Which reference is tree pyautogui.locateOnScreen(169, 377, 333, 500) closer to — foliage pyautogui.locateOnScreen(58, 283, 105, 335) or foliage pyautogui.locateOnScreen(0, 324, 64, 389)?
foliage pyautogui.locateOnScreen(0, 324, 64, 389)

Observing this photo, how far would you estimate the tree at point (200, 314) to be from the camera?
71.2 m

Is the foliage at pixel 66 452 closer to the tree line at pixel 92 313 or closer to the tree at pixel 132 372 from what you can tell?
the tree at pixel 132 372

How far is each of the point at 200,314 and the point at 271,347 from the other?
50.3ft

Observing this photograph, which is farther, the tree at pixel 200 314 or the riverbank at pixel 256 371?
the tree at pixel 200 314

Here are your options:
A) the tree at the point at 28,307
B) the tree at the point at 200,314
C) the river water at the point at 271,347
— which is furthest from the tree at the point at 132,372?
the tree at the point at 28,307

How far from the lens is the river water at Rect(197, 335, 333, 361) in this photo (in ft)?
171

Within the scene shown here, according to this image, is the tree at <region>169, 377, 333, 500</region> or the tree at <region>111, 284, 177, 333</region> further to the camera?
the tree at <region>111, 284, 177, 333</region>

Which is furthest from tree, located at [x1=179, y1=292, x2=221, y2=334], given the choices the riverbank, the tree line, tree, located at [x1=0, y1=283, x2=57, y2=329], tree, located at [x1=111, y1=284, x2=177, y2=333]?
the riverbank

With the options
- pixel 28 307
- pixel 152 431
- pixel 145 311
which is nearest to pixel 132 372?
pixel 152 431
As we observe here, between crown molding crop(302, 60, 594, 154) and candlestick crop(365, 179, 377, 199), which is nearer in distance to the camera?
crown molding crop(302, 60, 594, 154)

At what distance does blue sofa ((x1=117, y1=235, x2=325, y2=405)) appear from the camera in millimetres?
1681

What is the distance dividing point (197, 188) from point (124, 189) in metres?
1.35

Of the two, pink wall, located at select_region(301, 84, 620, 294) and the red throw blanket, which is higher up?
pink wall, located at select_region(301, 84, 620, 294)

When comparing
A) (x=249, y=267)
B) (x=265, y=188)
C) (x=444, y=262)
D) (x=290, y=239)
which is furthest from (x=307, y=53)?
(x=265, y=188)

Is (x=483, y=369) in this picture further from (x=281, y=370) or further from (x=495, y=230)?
=======
#### [Work required]
Replace every occurrence of "the tree line" in the items above with "the forest edge", and reproduce all the items with nothing else altered.

#### [Solved problem]
Which reference is tree pyautogui.locateOnScreen(169, 377, 333, 500) closer to — foliage pyautogui.locateOnScreen(58, 283, 105, 335) or foliage pyautogui.locateOnScreen(0, 324, 64, 389)?
foliage pyautogui.locateOnScreen(0, 324, 64, 389)

Observing this photo, how far would you estimate the tree at point (200, 314) to be from the camera?
71.2 m

Is the foliage at pixel 66 452 closer to the forest edge at pixel 92 313 or closer to the tree at pixel 132 372 from what you can tell?
the tree at pixel 132 372

How far is each of the point at 200,314 and the point at 271,347 from the other?
50.3ft

Observing this photograph, which is farther, the tree at pixel 200 314 or the riverbank at pixel 256 371?
the tree at pixel 200 314

Here are your options:
A) the tree at the point at 28,307
B) the tree at the point at 200,314
C) the river water at the point at 271,347
— which is furthest from the tree at the point at 132,372?
the tree at the point at 28,307

How far from the lens is the river water at Rect(197, 335, 333, 361) in this photo (in ft)?
171

Within the scene shown here, according to this image, is the tree at <region>169, 377, 333, 500</region> or the tree at <region>111, 284, 177, 333</region> further to the camera?
the tree at <region>111, 284, 177, 333</region>

Which is furthest from tree, located at [x1=179, y1=292, x2=221, y2=334], given the choices the riverbank, the forest edge, tree, located at [x1=0, y1=283, x2=57, y2=329], tree, located at [x1=111, y1=284, x2=177, y2=333]?
the riverbank

With the options
- pixel 28 307
- pixel 152 431
- pixel 145 311
which is nearest to pixel 132 372?
pixel 152 431
As we observe here, between crown molding crop(302, 60, 594, 154) and candlestick crop(365, 179, 377, 199), which is nearer in distance to the camera?
crown molding crop(302, 60, 594, 154)

At what distance does blue sofa ((x1=117, y1=235, x2=325, y2=405)) appear from the camera in millimetres?
1681

What is the distance dividing point (197, 188) from point (124, 189) in metres?
1.35

Of the two, pink wall, located at select_region(301, 84, 620, 294) and the red throw blanket, which is higher up?
pink wall, located at select_region(301, 84, 620, 294)

When comparing
A) (x=249, y=267)
B) (x=265, y=188)
C) (x=444, y=262)
D) (x=290, y=239)
which is furthest from (x=307, y=53)?
(x=265, y=188)

Is (x=483, y=369) in this picture further from (x=281, y=370) or further from (x=495, y=230)?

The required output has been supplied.